§ Źródło:
>>>
13 niedziela zwyka A - 2020 

2 Krl 4,8-11.14-16a; Ps 89; Rz 6,3-4.8-11

Mt 10,37-42

Kto nie bierze swego krzyża…

„Kto nie bierze swego krzyża, a idzie za Mną, nie jest Mnie godzien.” (Mt 10,38)

Obco brzmią te słowa Jezusa w dzisiejszym świecie. Dzisiaj nie wolno mówić o krzyżu! Po prostu nie wypada! Ludzi można odstraszyć…

Dzisiaj trzeba mówić o tym, co łatwe, proste i przyjemne. I najlepiej zdobywane bez żadnego wysiłku. Tak, jak to przedstawia świat reklamy.

Zastosujesz cudowną dietę, weźmiesz niezawodną pigułkę i wszystkie problemy będą rozwiązane; ustąpi ból, cierpienie się skończy, a ty po raz kolejny osiągniesz sukces.
<<<
§ Wyodrębnione wiersze:
>>>
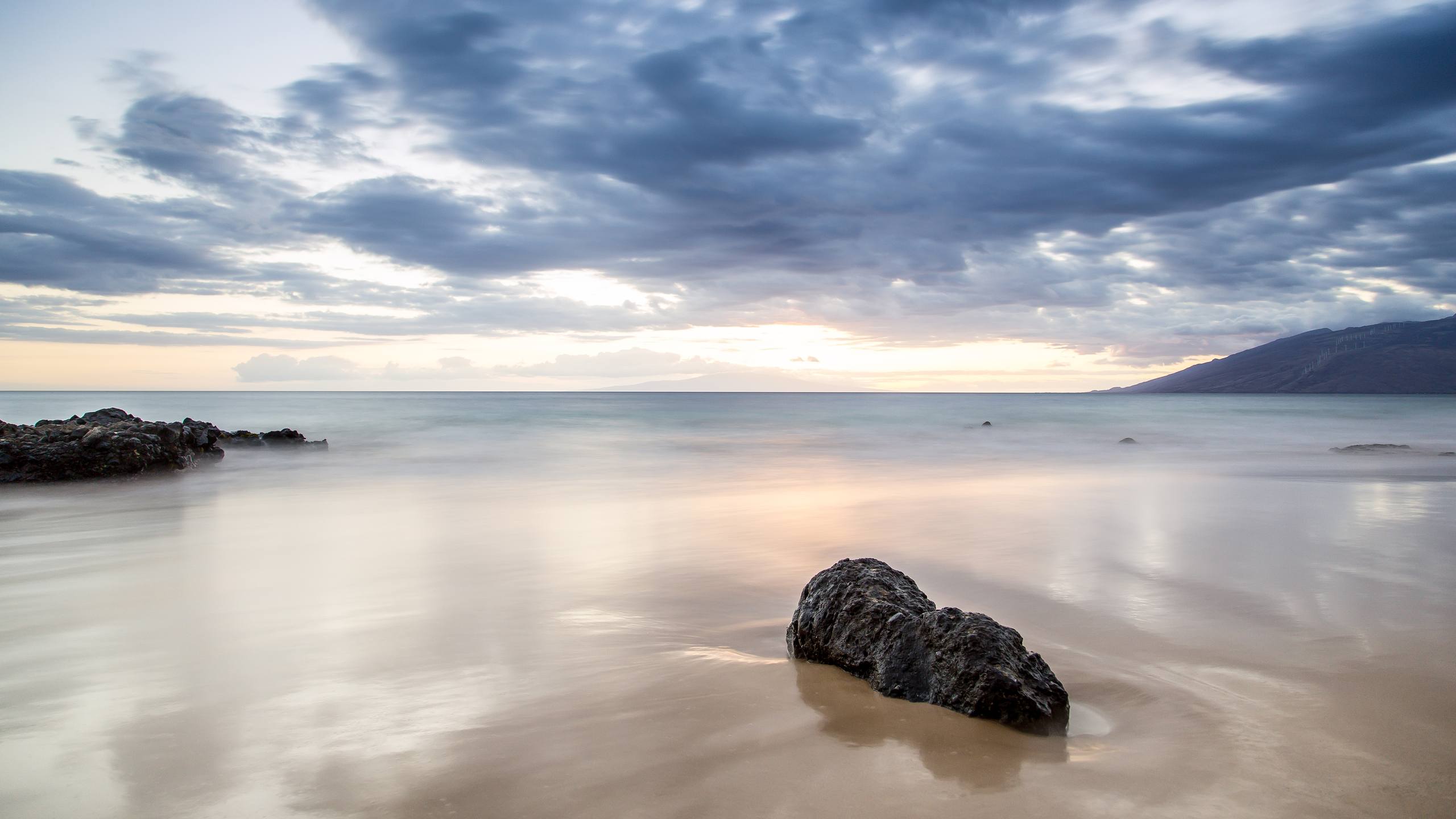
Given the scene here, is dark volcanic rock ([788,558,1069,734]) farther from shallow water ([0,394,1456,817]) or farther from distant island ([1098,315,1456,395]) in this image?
distant island ([1098,315,1456,395])

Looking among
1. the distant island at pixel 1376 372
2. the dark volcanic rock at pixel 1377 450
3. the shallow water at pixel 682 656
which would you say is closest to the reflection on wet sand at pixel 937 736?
the shallow water at pixel 682 656

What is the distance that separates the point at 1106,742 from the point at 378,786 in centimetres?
296

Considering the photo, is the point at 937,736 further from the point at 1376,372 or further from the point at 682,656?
the point at 1376,372

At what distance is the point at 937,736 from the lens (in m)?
3.16

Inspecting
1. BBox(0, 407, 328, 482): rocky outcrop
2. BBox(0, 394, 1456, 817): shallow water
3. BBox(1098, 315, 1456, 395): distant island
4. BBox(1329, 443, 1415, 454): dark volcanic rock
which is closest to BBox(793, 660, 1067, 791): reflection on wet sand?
BBox(0, 394, 1456, 817): shallow water

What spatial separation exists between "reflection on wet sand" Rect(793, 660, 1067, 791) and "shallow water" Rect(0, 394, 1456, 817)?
16mm

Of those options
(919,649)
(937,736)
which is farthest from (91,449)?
(937,736)

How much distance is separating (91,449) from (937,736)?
15795mm

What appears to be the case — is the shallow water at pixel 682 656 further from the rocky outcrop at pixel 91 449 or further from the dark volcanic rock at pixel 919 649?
the rocky outcrop at pixel 91 449

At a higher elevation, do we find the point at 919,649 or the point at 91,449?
the point at 91,449

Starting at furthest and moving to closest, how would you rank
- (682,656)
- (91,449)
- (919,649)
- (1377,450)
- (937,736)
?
(1377,450)
(91,449)
(682,656)
(919,649)
(937,736)

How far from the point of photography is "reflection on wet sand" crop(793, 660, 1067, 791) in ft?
9.50

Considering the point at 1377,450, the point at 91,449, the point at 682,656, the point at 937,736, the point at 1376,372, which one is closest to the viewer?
the point at 937,736

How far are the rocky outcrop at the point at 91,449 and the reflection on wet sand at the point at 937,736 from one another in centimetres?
1496
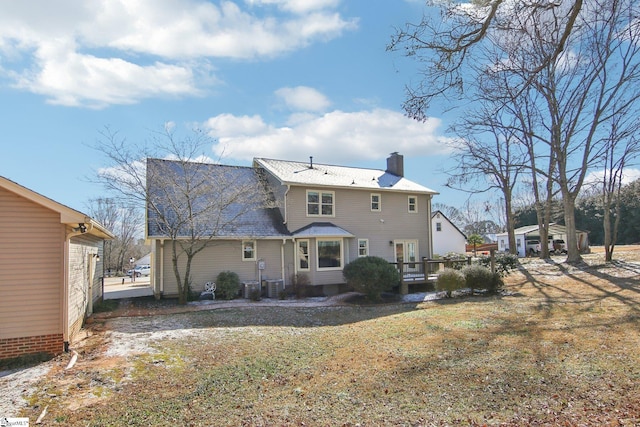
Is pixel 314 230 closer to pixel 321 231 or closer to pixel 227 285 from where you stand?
pixel 321 231

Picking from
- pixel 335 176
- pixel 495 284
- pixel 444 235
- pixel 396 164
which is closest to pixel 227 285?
pixel 335 176

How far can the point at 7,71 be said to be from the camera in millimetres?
9250

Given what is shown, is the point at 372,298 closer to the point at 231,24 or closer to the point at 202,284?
the point at 202,284

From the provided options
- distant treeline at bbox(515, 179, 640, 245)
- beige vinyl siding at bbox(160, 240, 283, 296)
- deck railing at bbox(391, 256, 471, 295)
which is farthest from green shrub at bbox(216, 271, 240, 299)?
distant treeline at bbox(515, 179, 640, 245)

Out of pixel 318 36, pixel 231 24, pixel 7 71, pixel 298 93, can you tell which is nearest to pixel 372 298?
pixel 298 93

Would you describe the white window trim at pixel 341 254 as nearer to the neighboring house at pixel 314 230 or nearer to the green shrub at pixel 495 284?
the neighboring house at pixel 314 230

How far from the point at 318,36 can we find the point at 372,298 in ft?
32.6

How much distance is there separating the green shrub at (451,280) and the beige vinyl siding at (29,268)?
12.7m

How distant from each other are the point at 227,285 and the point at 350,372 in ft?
34.1

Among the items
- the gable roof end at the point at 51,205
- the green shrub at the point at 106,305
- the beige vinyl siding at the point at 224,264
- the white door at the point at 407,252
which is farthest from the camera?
the white door at the point at 407,252

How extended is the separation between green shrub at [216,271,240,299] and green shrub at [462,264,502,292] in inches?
369

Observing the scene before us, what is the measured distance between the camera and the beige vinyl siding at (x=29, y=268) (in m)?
7.15

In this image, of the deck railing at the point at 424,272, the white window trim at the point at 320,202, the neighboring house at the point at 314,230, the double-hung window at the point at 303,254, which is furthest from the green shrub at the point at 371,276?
the white window trim at the point at 320,202

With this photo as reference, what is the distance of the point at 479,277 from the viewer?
15633mm
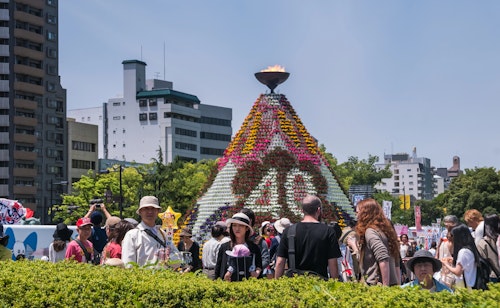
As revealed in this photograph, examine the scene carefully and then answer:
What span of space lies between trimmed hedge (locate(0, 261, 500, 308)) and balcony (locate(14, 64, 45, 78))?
79.9m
<<<
§ Cel: Powtórz bez zmian fragment rozważania o krzyżu, od słów „Obco brzmią te” aż po słowa „przedstawia świat reklamy.”. Wiersze pochodzą z innego źródła.

§ Gotowe ćwiczenie:
Obco brzmią te słowa Jezusa w dzisiejszym świecie. Dzisiaj nie wolno mówić o krzyżu! Po prostu nie wypada! Ludzi można odstraszyć…

Dzisiaj trzeba mówić o tym, co łatwe, proste i przyjemne. I najlepiej zdobywane bez żadnego wysiłku. Tak, jak to przedstawia świat reklamy.